| Work required |
Once the line containing "scientific name: Papio" is found in the records below, return it and each following line exactly, up to and including the line containing "scientific name: Muntiacus vuquangensis", and nothing else.

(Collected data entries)
--- START ---

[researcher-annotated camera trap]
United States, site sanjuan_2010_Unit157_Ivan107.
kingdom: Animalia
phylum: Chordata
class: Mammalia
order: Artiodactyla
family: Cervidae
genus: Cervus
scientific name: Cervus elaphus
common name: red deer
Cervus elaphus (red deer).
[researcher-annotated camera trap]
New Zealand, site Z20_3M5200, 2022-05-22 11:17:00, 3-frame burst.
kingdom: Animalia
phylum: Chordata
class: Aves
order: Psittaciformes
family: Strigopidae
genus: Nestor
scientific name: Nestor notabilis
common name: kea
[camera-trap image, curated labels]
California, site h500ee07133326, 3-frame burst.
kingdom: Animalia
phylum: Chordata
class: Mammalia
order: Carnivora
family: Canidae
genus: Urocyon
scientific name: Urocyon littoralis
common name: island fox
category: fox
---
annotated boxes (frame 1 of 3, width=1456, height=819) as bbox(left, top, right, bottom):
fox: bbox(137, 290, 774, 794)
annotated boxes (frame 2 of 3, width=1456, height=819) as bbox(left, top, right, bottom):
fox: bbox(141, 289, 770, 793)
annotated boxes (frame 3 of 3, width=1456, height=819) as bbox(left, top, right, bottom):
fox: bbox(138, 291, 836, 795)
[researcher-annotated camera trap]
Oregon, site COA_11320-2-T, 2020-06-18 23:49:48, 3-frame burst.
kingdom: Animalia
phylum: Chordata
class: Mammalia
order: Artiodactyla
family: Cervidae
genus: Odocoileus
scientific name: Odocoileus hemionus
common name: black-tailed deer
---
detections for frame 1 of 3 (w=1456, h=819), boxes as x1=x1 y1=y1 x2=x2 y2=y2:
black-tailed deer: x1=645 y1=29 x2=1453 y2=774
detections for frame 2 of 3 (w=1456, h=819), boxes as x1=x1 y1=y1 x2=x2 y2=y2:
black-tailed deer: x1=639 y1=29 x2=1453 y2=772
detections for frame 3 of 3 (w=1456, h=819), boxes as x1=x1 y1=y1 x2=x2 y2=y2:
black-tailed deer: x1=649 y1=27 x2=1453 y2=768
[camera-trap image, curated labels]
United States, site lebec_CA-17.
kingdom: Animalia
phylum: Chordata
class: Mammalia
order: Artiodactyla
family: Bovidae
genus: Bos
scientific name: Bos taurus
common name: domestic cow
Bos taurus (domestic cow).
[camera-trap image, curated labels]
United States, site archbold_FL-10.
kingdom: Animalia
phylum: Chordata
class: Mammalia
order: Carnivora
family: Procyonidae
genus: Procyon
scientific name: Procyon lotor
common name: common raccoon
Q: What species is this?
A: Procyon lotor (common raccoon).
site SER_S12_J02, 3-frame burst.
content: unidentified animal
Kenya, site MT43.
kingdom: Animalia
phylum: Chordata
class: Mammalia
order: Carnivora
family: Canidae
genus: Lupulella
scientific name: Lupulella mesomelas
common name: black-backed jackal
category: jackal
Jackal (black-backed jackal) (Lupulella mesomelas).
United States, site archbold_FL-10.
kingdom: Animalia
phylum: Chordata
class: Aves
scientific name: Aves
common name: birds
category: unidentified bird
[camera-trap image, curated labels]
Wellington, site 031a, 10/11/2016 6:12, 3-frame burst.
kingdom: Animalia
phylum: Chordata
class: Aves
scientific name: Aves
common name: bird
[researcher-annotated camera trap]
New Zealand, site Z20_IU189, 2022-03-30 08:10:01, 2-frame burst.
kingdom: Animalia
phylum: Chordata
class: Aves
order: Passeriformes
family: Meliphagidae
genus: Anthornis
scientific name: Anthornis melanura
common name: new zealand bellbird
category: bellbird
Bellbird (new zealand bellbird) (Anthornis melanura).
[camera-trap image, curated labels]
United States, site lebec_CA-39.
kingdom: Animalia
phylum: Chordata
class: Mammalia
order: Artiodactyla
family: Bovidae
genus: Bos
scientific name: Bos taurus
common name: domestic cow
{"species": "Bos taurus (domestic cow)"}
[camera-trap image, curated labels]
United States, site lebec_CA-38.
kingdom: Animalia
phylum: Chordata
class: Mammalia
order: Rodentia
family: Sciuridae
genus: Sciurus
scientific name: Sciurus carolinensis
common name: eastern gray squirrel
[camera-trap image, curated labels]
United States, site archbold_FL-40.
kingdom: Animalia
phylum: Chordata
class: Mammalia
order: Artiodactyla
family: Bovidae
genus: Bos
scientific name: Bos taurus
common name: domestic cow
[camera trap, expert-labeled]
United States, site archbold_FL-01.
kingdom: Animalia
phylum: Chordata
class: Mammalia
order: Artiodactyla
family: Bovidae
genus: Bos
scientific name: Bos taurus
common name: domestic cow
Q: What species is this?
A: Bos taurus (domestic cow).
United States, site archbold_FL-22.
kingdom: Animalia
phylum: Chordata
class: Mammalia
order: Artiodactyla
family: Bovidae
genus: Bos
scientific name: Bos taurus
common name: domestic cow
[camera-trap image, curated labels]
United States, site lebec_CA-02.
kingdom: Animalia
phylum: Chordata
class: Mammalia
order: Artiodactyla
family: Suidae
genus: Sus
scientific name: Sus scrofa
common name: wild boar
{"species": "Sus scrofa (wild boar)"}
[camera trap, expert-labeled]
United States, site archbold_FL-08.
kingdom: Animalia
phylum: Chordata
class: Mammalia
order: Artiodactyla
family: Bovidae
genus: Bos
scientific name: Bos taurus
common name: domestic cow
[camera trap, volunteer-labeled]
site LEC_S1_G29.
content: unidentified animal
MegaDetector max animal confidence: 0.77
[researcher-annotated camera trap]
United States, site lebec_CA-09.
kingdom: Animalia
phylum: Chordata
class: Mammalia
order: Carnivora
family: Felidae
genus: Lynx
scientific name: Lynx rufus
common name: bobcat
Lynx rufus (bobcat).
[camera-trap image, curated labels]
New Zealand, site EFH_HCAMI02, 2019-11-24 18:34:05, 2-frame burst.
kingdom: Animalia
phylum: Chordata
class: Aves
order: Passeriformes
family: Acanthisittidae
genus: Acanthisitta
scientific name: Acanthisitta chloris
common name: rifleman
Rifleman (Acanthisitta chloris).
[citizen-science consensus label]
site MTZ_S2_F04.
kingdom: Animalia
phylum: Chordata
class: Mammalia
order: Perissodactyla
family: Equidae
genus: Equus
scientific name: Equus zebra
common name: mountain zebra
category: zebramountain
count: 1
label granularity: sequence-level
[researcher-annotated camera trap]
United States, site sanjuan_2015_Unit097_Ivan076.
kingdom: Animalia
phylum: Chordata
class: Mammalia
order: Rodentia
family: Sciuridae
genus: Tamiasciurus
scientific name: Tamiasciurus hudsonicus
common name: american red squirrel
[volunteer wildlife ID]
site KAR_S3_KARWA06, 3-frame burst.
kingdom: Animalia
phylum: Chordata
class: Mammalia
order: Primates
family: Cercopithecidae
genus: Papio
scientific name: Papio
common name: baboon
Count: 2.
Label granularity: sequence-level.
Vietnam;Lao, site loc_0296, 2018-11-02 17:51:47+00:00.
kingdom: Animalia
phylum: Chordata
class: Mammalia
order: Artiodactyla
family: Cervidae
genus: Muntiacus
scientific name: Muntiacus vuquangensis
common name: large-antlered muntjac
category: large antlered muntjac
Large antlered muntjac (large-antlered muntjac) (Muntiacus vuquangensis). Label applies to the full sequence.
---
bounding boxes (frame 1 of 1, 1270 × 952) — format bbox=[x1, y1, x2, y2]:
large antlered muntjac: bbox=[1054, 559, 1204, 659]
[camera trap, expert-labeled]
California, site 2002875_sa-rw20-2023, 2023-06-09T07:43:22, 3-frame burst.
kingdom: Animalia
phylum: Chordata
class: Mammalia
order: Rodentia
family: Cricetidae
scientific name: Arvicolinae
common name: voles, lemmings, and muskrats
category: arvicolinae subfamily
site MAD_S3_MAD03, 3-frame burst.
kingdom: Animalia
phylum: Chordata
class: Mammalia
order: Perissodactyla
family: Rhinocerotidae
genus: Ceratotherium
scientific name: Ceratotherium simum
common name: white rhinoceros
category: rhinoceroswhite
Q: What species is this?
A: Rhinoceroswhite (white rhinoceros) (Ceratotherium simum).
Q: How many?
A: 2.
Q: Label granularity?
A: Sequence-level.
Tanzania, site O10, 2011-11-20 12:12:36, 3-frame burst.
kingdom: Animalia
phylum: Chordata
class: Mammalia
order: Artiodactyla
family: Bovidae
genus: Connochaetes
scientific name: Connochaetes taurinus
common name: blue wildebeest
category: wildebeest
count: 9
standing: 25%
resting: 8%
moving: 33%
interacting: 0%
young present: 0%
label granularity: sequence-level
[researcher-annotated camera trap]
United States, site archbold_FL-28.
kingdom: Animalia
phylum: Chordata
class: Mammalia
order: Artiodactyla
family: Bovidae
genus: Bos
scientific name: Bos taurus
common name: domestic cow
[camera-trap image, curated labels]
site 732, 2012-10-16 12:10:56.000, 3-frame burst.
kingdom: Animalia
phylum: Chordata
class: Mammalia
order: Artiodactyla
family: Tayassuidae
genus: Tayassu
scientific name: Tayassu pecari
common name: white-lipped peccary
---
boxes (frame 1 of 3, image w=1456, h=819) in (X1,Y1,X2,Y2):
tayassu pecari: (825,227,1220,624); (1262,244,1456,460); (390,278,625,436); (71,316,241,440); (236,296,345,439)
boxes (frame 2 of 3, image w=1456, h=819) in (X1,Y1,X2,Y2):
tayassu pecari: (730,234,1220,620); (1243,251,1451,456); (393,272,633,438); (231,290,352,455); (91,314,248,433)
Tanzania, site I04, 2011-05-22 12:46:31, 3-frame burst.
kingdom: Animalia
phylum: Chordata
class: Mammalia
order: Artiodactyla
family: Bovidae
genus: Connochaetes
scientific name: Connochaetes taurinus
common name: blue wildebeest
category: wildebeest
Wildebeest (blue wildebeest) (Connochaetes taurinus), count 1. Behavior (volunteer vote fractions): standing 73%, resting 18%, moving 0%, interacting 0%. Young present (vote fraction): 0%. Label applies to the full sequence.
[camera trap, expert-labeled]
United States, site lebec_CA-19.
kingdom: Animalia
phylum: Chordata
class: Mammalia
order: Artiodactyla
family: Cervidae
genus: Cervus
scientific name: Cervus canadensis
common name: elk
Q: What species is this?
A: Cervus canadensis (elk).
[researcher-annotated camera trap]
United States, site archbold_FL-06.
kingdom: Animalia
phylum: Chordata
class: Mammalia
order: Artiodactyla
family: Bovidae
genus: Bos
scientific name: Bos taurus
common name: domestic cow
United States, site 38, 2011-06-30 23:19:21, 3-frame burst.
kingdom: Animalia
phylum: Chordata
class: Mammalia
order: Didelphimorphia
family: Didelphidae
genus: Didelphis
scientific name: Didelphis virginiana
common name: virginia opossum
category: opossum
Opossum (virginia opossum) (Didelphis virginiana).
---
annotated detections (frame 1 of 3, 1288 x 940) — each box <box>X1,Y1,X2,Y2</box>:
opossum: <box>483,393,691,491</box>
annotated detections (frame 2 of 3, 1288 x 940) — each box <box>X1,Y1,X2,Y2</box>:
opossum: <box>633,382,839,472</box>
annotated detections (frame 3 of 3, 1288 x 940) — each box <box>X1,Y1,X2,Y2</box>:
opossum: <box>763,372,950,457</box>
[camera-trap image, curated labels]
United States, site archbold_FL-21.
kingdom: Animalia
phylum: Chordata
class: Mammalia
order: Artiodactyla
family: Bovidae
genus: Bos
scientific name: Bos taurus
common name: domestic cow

--- END ---

| Output for this exercise |
scientific name: Papio
common name: baboon
Count: 2.
Label granularity: sequence-level.
Vietnam;Lao, site loc_0296, 2018-11-02 17:51:47+00:00.
kingdom: Animalia
phylum: Chordata
class: Mammalia
order: Artiodactyla
family: Cervidae
genus: Muntiacus
scientific name: Muntiacus vuquangensis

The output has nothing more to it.